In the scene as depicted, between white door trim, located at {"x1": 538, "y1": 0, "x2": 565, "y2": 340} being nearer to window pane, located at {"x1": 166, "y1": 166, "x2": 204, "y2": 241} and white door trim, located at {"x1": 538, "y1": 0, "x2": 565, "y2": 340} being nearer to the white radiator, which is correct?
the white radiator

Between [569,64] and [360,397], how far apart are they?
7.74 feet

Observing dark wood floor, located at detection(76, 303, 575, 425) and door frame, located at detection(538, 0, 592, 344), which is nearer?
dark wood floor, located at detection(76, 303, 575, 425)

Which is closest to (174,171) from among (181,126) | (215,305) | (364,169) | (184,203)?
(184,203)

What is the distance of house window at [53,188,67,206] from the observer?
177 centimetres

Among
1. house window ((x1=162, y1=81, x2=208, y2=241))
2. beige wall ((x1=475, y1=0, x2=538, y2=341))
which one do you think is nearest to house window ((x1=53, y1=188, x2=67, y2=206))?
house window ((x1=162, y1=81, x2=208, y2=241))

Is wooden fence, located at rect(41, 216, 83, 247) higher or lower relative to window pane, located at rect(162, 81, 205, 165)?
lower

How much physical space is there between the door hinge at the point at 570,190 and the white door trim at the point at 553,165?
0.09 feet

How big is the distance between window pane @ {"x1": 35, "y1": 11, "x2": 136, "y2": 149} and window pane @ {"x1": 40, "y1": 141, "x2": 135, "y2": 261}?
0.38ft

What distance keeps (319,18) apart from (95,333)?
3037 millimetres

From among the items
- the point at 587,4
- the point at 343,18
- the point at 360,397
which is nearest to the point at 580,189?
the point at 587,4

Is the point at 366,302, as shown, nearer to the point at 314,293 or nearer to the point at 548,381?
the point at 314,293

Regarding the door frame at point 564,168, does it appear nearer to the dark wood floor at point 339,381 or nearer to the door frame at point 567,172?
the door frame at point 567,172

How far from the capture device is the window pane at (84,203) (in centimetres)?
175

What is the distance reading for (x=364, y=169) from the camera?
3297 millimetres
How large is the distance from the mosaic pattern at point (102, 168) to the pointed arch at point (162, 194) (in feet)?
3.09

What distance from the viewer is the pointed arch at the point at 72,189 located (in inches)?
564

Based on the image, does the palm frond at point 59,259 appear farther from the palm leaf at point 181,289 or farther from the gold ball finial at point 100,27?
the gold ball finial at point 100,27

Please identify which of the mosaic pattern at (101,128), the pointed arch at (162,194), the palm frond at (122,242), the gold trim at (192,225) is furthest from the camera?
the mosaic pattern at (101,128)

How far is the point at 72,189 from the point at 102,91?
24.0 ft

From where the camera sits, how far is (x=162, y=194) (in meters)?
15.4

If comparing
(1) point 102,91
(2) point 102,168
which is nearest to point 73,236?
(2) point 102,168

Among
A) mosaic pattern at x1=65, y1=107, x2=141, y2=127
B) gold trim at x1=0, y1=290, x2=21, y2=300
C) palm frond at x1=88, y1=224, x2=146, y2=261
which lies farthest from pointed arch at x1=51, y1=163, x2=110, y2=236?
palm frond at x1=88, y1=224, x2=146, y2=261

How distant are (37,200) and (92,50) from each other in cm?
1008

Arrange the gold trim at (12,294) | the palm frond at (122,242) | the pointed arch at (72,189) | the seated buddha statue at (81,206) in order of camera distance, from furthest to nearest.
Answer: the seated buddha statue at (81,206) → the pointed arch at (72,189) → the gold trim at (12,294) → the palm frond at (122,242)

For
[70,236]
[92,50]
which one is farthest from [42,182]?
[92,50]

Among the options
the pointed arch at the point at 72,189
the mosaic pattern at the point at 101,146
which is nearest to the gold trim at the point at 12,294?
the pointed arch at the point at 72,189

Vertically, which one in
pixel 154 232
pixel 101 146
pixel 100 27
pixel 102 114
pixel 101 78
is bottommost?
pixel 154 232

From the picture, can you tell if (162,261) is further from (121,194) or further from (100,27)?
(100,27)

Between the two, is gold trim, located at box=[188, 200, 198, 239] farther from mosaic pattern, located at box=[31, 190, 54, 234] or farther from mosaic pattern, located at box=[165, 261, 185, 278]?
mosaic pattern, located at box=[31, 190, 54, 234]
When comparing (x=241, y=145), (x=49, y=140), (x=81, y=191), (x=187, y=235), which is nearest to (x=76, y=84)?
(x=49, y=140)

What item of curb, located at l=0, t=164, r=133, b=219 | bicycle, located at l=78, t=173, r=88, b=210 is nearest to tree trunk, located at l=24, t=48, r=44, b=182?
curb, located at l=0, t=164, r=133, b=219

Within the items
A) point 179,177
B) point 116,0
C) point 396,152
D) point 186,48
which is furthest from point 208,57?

Instruction
Extract each line of the listing above, copying it word for word.

Response to this exercise
In the scene as depicted, between white door trim, located at {"x1": 538, "y1": 0, "x2": 565, "y2": 340} being nearer to window pane, located at {"x1": 166, "y1": 166, "x2": 204, "y2": 241} and white door trim, located at {"x1": 538, "y1": 0, "x2": 565, "y2": 340} being nearer to the white radiator, which is correct?
the white radiator

Between [569,64] and [360,397], how far apart are they?
7.74 feet

Observing dark wood floor, located at detection(76, 303, 575, 425) and door frame, located at detection(538, 0, 592, 344), which is nearer?
dark wood floor, located at detection(76, 303, 575, 425)

Which is closest to (174,171) from among (181,126) | (215,305) | (364,169) | (184,203)?
(184,203)

What is the distance of house window at [53,188,67,206] from the observer?
177 centimetres

Among
1. house window ((x1=162, y1=81, x2=208, y2=241))
2. beige wall ((x1=475, y1=0, x2=538, y2=341))
which one do you think is nearest to house window ((x1=53, y1=188, x2=67, y2=206))?
house window ((x1=162, y1=81, x2=208, y2=241))

Is wooden fence, located at rect(41, 216, 83, 247) higher or lower relative to window pane, located at rect(162, 81, 205, 165)?
lower

How much physical space is there between the door hinge at the point at 570,190 and the white door trim at the point at 553,165?
0.09 feet

How big is the distance between window pane @ {"x1": 35, "y1": 11, "x2": 136, "y2": 149} and window pane @ {"x1": 40, "y1": 141, "x2": 135, "y2": 261}?
0.38ft

What distance keeps (319,18) apart from (95,333)?
3037 millimetres

From among the items
- the point at 587,4
- the point at 343,18
- the point at 360,397
which is nearest to the point at 580,189?
the point at 587,4

Is the point at 366,302, as shown, nearer to the point at 314,293 or nearer to the point at 548,381?
the point at 314,293

Regarding the door frame at point 564,168, does it appear nearer to the dark wood floor at point 339,381 or nearer to the door frame at point 567,172?
the door frame at point 567,172

How far from the capture device is the window pane at (84,203) (in centimetres)?
175

What is the distance reading for (x=364, y=169) from the camera?
3297 millimetres
How large is the distance from the mosaic pattern at point (102, 168) to the pointed arch at point (162, 194) (in feet)?
3.09

What distance from the viewer is the pointed arch at the point at 72,189 located (in inches)?
564

Based on the image, does the palm frond at point 59,259 appear farther from the palm leaf at point 181,289 or farther from the gold ball finial at point 100,27?
the gold ball finial at point 100,27

Please identify which of the mosaic pattern at (101,128), the pointed arch at (162,194), the palm frond at (122,242), the gold trim at (192,225) is furthest from the camera?
the mosaic pattern at (101,128)

How far is the point at 72,189 from the point at 102,91?
24.0 ft

From where the camera sits, how far is (x=162, y=194) (in meters)?
15.4

If comparing
(1) point 102,91
(2) point 102,168
which is nearest to point 73,236?
(2) point 102,168

Among
A) mosaic pattern at x1=65, y1=107, x2=141, y2=127
B) gold trim at x1=0, y1=290, x2=21, y2=300
C) palm frond at x1=88, y1=224, x2=146, y2=261
which lies farthest from pointed arch at x1=51, y1=163, x2=110, y2=236?
palm frond at x1=88, y1=224, x2=146, y2=261

How distant are (37,200) and (92,50) from each other in cm?
1008

Arrange the gold trim at (12,294) | the palm frond at (122,242) | the pointed arch at (72,189) | the seated buddha statue at (81,206) in order of camera distance, from furthest to nearest.
Answer: the seated buddha statue at (81,206) → the pointed arch at (72,189) → the gold trim at (12,294) → the palm frond at (122,242)

For
[70,236]
[92,50]
which one is farthest from [42,182]?
[92,50]

Among the options
the pointed arch at the point at 72,189
the mosaic pattern at the point at 101,146
which is nearest to the gold trim at the point at 12,294?
the pointed arch at the point at 72,189

Vertically, which one in
pixel 154 232
pixel 101 146
pixel 100 27
pixel 102 114
pixel 101 78
is bottommost?
pixel 154 232

From the picture, can you tell if (162,261) is further from (121,194) or further from (100,27)?
(100,27)

Between the two, is gold trim, located at box=[188, 200, 198, 239] farther from mosaic pattern, located at box=[31, 190, 54, 234] or farther from mosaic pattern, located at box=[165, 261, 185, 278]?
mosaic pattern, located at box=[31, 190, 54, 234]
When comparing (x=241, y=145), (x=49, y=140), (x=81, y=191), (x=187, y=235), which is nearest to (x=76, y=84)?
(x=49, y=140)

What item of curb, located at l=0, t=164, r=133, b=219 | bicycle, located at l=78, t=173, r=88, b=210 is nearest to tree trunk, located at l=24, t=48, r=44, b=182?
curb, located at l=0, t=164, r=133, b=219

Within the items
A) point 179,177
B) point 116,0
C) point 396,152
D) point 186,48
which is furthest from point 208,57?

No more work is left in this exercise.